**Exercise directions**
Transcribe the stretch of the listing from its start through the line containing "82L43 84H55L58 82V65L53", reproducing every character as it stands.

>> BEGIN Exercise data

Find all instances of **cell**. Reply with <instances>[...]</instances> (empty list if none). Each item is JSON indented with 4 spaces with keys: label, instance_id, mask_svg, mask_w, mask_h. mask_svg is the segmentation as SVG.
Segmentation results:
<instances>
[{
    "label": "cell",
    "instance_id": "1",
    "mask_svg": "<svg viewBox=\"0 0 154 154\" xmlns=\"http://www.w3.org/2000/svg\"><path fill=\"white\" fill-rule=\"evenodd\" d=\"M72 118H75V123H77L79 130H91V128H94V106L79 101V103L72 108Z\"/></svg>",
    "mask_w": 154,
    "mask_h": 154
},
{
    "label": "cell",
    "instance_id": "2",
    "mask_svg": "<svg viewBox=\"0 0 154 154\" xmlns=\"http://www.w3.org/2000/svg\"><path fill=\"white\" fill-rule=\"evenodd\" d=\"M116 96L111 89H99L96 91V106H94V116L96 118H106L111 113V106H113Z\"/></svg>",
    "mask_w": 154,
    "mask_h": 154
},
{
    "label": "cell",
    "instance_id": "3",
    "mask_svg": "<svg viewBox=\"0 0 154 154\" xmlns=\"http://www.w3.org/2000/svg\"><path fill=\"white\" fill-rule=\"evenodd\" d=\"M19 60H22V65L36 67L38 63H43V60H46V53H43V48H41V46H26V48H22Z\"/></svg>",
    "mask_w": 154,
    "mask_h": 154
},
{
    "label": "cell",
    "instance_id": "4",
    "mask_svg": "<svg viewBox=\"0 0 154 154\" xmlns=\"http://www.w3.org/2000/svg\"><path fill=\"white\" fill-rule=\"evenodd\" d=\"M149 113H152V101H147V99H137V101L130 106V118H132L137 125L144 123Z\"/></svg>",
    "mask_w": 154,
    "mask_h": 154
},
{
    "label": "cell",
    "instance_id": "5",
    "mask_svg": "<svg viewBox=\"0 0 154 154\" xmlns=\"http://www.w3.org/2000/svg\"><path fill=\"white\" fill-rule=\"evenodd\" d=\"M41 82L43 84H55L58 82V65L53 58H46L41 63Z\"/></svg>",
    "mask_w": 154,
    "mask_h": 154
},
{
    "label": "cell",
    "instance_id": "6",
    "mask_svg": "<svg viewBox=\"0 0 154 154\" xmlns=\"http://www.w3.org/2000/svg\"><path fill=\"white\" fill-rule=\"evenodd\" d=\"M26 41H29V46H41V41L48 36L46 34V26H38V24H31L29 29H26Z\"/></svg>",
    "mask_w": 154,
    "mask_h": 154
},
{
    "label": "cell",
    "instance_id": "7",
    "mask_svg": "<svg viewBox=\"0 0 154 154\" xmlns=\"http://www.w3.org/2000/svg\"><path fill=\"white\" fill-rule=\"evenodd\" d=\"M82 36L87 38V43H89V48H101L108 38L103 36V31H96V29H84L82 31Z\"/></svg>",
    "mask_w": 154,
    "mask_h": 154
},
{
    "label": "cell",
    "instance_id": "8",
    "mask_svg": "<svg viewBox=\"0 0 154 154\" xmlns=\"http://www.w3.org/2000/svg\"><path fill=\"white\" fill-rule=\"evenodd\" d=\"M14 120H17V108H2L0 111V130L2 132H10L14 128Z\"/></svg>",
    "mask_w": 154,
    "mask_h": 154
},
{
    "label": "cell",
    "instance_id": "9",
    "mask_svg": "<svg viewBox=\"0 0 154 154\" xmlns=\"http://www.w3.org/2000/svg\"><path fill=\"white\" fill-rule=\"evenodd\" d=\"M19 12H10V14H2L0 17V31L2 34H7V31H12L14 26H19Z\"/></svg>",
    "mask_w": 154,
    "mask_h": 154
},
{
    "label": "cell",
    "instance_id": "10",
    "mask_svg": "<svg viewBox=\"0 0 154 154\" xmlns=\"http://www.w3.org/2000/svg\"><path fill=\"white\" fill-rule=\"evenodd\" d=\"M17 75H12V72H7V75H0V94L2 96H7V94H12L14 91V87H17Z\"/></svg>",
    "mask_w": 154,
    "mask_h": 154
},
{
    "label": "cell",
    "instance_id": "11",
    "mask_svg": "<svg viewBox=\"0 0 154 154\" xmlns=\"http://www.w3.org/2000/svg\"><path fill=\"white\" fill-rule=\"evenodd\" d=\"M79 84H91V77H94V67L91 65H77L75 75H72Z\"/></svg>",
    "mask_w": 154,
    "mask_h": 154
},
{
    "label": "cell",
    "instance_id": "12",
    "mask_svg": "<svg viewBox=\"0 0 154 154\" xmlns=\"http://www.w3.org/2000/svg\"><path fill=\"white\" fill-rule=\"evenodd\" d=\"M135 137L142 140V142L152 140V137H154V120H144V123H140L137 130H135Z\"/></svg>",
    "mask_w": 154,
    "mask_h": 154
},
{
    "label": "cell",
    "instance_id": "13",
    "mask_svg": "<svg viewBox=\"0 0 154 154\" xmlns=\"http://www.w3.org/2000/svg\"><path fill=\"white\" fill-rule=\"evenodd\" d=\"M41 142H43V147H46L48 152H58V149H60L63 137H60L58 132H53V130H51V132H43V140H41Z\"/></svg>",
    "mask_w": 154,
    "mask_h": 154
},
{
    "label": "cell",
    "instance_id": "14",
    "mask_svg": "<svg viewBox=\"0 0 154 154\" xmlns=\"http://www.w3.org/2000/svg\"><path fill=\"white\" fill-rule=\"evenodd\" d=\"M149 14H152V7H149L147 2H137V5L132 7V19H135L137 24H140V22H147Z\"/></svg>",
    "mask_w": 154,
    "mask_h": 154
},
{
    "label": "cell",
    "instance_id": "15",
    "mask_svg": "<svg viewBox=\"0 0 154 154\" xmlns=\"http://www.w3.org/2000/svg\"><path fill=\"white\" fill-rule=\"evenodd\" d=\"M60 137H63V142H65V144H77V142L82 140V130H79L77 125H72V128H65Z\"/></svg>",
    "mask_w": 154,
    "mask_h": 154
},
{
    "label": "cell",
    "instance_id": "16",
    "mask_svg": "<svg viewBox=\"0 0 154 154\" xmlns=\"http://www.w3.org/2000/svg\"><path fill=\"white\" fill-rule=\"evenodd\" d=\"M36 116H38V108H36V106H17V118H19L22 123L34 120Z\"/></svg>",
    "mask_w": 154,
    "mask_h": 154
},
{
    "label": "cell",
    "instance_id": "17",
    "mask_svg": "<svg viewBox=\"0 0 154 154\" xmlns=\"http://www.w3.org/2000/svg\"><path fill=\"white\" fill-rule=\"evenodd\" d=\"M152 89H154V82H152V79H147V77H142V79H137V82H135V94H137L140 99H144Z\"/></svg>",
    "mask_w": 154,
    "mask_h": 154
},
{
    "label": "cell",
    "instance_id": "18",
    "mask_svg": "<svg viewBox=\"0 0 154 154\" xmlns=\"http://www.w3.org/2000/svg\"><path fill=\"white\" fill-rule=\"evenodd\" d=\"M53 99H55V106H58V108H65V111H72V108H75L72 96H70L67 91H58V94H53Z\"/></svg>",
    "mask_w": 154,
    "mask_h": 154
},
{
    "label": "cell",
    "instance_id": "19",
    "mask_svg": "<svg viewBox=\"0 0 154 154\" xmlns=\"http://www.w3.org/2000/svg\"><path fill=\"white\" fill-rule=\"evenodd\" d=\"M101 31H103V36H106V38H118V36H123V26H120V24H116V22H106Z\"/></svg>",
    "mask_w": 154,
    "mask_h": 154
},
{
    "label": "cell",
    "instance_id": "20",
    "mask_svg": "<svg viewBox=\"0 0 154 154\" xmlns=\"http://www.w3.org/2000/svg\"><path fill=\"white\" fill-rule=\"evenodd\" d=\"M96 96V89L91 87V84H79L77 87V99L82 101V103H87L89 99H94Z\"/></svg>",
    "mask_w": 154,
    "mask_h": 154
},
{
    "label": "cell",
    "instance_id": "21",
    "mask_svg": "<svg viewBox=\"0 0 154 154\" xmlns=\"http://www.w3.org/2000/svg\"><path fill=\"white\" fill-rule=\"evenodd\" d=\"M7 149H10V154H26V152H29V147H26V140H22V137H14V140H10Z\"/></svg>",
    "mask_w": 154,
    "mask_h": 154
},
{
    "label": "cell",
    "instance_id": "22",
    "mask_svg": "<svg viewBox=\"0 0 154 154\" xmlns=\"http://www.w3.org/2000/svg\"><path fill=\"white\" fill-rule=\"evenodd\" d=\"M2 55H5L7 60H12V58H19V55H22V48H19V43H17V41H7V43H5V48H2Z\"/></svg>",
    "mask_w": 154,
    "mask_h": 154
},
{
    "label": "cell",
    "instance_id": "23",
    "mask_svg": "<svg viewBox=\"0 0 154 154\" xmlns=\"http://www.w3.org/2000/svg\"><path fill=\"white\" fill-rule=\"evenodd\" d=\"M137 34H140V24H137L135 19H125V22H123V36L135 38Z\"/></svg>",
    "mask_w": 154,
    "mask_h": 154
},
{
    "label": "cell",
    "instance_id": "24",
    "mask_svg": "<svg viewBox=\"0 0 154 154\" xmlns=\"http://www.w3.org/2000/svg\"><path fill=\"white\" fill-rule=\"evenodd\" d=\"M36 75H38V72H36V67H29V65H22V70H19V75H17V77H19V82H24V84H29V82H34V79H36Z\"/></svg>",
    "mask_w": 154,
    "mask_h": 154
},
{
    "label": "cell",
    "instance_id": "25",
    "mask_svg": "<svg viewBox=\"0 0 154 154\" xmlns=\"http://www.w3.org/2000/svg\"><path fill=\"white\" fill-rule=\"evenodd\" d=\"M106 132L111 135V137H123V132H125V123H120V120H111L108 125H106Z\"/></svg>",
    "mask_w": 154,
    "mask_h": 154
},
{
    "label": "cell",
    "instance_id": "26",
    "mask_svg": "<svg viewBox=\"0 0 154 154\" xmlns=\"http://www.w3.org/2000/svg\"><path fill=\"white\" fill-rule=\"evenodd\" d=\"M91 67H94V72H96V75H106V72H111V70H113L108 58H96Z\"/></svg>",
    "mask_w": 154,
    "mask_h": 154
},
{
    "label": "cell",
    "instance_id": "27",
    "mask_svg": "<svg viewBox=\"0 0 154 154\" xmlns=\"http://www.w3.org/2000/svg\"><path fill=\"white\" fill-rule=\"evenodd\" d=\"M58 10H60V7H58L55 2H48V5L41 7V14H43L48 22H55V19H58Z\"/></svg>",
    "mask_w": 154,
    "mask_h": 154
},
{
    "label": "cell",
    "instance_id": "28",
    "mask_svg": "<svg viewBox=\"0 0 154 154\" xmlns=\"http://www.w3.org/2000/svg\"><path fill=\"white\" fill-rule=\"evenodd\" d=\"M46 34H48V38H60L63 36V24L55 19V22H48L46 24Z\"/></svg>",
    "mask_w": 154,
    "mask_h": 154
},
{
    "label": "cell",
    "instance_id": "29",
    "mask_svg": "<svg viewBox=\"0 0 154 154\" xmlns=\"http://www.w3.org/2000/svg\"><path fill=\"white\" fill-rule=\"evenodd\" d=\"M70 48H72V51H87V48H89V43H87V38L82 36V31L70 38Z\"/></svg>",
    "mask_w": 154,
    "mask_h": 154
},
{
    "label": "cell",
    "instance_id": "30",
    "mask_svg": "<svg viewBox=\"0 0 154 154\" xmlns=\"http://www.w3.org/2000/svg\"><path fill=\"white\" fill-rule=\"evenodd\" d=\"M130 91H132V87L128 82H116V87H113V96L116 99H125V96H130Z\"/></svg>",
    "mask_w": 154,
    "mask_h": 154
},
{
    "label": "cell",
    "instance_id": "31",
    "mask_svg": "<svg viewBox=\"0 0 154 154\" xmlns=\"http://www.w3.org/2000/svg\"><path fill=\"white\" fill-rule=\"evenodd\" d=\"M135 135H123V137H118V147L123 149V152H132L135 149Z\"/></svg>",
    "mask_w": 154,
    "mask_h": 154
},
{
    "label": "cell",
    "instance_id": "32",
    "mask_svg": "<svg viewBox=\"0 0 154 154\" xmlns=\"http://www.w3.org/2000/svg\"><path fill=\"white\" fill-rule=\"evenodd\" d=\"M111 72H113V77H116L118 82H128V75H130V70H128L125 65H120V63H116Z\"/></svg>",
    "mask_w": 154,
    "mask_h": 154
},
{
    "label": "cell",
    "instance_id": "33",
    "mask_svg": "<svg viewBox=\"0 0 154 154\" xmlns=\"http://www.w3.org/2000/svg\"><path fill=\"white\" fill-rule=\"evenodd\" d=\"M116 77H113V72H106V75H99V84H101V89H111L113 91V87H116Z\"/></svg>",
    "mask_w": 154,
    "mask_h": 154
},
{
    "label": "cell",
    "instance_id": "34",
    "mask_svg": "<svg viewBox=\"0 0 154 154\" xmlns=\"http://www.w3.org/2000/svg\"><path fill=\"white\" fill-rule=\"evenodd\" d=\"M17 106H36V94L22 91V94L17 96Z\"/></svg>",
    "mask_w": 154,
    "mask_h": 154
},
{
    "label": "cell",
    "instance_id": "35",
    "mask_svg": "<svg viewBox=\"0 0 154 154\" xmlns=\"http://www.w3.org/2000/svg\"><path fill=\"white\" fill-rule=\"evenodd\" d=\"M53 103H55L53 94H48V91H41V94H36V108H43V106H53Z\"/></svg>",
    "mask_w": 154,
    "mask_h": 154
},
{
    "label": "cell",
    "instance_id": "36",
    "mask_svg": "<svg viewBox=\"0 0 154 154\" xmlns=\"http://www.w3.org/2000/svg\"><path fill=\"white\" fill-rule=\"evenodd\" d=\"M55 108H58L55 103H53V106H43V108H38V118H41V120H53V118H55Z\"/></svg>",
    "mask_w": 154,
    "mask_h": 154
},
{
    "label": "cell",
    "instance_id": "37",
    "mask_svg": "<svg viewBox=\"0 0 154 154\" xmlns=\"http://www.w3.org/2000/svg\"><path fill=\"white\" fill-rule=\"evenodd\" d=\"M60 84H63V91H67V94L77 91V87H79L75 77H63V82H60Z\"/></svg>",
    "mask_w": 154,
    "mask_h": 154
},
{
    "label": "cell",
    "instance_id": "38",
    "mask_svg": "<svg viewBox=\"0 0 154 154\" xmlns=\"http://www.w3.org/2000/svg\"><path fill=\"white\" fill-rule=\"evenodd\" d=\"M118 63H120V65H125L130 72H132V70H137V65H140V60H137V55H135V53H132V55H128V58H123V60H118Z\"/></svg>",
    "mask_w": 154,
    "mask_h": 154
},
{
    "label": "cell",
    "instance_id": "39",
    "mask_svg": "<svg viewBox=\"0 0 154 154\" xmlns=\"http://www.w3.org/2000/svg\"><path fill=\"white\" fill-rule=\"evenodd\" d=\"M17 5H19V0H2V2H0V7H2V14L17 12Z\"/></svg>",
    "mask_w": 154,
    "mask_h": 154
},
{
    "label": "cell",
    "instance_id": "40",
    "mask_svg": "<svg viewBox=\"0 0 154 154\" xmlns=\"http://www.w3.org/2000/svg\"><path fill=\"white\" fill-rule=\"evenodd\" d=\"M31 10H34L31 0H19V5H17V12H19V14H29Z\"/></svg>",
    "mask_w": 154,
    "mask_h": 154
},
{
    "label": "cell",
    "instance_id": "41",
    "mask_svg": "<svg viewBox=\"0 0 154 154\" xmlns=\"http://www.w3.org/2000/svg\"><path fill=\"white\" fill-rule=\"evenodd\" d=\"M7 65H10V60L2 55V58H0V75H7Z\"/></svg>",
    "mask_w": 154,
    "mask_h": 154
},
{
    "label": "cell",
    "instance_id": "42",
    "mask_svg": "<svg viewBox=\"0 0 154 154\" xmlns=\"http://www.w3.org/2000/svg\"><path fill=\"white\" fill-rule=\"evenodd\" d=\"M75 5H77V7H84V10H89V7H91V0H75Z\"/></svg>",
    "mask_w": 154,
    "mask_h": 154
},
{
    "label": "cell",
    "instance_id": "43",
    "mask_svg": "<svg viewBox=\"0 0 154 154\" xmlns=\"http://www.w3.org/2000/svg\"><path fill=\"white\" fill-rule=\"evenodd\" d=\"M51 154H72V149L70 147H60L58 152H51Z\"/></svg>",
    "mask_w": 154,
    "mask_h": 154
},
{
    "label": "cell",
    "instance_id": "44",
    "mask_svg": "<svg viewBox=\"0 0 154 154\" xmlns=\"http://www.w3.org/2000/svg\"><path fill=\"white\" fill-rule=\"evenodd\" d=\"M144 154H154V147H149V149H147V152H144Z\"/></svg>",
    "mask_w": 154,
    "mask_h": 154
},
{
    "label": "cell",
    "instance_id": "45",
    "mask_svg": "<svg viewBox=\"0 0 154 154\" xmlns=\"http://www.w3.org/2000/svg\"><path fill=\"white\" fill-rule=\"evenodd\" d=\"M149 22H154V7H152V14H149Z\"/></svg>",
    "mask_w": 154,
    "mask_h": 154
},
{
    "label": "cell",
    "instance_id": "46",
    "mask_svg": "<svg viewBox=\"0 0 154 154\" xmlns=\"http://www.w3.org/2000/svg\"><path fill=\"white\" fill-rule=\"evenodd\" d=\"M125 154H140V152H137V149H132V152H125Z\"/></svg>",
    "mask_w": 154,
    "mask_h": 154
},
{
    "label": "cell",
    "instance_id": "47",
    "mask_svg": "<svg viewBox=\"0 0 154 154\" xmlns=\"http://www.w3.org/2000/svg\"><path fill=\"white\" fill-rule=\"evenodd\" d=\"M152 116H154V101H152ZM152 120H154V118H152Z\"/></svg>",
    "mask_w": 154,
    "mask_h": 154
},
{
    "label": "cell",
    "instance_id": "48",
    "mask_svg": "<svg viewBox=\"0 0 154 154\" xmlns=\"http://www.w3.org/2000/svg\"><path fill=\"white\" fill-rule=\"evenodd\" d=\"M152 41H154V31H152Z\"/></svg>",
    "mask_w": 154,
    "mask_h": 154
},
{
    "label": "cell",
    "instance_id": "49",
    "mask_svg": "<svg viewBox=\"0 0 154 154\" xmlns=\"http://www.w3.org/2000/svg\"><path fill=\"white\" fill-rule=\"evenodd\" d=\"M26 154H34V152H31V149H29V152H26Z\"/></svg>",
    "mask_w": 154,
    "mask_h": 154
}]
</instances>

>> END Exercise data

**Reply**
Find all instances of **cell**. Reply with <instances>[...]</instances> (empty list if none). Each item is JSON indented with 4 spaces with keys: label, instance_id, mask_svg, mask_w, mask_h. mask_svg is the segmentation as SVG.
Segmentation results:
<instances>
[{
    "label": "cell",
    "instance_id": "1",
    "mask_svg": "<svg viewBox=\"0 0 154 154\" xmlns=\"http://www.w3.org/2000/svg\"><path fill=\"white\" fill-rule=\"evenodd\" d=\"M72 118H75V123H77L79 130H91V128H94V106L79 101V103L72 108Z\"/></svg>",
    "mask_w": 154,
    "mask_h": 154
},
{
    "label": "cell",
    "instance_id": "2",
    "mask_svg": "<svg viewBox=\"0 0 154 154\" xmlns=\"http://www.w3.org/2000/svg\"><path fill=\"white\" fill-rule=\"evenodd\" d=\"M116 96L111 89H99L96 91V106H94V116L96 118H106L111 113V106H113Z\"/></svg>",
    "mask_w": 154,
    "mask_h": 154
},
{
    "label": "cell",
    "instance_id": "3",
    "mask_svg": "<svg viewBox=\"0 0 154 154\" xmlns=\"http://www.w3.org/2000/svg\"><path fill=\"white\" fill-rule=\"evenodd\" d=\"M19 60H22V65L36 67L38 63H43V60H46V53H43V48H41V46H26V48H22Z\"/></svg>",
    "mask_w": 154,
    "mask_h": 154
},
{
    "label": "cell",
    "instance_id": "4",
    "mask_svg": "<svg viewBox=\"0 0 154 154\" xmlns=\"http://www.w3.org/2000/svg\"><path fill=\"white\" fill-rule=\"evenodd\" d=\"M149 113H152V101H147V99H137V101L130 106V118H132L137 125L144 123Z\"/></svg>",
    "mask_w": 154,
    "mask_h": 154
},
{
    "label": "cell",
    "instance_id": "5",
    "mask_svg": "<svg viewBox=\"0 0 154 154\" xmlns=\"http://www.w3.org/2000/svg\"><path fill=\"white\" fill-rule=\"evenodd\" d=\"M41 82L43 84H55L58 82V65L53 58H46L41 63Z\"/></svg>",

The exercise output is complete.